EXTRACTED INFORMATION
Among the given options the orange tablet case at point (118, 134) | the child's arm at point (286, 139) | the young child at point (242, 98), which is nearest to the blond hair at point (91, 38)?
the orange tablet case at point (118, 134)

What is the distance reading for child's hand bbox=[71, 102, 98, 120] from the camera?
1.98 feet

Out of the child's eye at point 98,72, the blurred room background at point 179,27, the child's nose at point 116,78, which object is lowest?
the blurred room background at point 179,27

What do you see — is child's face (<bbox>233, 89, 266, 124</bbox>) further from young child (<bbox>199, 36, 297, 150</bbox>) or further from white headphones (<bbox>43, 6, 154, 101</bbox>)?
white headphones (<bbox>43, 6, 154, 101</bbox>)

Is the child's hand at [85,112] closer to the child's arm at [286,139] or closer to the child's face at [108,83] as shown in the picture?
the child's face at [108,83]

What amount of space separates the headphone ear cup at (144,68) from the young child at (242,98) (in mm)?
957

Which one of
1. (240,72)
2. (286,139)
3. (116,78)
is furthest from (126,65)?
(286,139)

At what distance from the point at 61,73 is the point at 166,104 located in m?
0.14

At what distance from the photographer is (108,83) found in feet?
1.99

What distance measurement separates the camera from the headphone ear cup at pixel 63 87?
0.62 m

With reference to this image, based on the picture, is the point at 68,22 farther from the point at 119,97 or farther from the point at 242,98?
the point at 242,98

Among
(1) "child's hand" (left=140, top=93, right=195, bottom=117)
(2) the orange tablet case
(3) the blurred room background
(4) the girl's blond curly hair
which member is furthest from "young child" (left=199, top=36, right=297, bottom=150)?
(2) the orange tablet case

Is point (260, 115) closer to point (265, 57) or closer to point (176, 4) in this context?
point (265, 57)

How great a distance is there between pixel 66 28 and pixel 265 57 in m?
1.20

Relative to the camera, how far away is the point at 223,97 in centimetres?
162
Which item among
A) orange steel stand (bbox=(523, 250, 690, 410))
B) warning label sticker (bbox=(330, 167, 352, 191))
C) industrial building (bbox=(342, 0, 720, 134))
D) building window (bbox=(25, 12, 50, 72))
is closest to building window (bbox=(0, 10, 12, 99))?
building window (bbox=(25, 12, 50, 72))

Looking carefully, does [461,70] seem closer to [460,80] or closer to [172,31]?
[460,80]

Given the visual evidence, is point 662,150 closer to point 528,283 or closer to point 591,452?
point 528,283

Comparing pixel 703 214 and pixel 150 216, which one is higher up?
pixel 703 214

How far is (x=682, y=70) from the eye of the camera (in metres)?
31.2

--

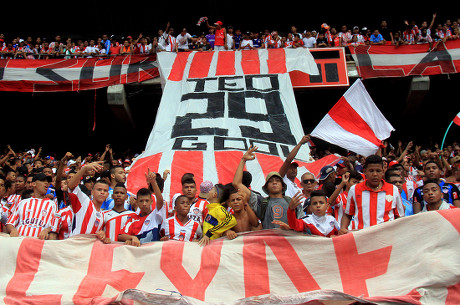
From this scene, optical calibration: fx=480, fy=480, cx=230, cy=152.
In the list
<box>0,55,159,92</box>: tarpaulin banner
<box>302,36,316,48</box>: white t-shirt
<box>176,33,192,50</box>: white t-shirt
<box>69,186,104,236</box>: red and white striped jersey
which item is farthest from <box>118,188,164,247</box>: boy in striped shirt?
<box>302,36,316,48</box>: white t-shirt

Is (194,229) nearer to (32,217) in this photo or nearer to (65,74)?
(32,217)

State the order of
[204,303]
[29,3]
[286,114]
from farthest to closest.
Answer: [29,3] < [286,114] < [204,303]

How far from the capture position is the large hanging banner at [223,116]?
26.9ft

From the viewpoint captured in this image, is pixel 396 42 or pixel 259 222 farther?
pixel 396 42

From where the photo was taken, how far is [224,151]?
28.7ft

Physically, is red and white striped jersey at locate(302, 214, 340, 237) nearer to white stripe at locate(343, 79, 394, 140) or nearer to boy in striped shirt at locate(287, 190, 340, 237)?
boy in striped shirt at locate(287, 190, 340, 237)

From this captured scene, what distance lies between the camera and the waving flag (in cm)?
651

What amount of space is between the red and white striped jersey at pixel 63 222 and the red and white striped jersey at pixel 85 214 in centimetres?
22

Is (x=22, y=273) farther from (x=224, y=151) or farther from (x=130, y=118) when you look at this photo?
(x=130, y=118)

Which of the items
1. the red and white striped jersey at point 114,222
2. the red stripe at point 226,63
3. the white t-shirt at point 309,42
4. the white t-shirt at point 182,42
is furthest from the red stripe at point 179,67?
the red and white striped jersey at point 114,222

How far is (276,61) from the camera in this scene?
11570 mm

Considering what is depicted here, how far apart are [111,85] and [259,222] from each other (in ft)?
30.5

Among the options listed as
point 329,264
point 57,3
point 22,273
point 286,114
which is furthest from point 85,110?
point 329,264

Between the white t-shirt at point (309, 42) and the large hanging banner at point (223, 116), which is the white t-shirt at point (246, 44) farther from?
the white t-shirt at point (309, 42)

...

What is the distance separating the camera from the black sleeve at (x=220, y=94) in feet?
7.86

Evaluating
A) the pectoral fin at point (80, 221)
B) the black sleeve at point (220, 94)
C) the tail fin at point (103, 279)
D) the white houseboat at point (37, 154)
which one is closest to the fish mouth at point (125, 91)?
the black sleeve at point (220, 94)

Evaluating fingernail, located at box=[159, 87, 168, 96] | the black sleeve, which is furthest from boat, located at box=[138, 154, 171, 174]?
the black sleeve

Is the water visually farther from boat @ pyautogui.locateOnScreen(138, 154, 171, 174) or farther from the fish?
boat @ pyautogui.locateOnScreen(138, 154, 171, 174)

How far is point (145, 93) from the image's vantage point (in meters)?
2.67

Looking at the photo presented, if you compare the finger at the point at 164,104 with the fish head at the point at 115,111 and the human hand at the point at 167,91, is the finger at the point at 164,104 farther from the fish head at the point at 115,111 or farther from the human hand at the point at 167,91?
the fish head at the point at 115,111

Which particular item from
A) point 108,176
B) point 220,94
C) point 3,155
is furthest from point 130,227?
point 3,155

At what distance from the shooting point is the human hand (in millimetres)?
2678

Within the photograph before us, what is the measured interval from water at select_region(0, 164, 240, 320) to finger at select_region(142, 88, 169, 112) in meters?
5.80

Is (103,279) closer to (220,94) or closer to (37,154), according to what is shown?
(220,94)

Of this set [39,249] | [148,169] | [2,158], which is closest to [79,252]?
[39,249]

TASK DESCRIPTION
Identify every line in the records above that contains the string "locateOnScreen", matching case exactly, and copy each such line.

RESPONSE TO THIS EXERCISE
Is the water visually farther from boat @ pyautogui.locateOnScreen(138, 154, 171, 174) or farther from the fish?
boat @ pyautogui.locateOnScreen(138, 154, 171, 174)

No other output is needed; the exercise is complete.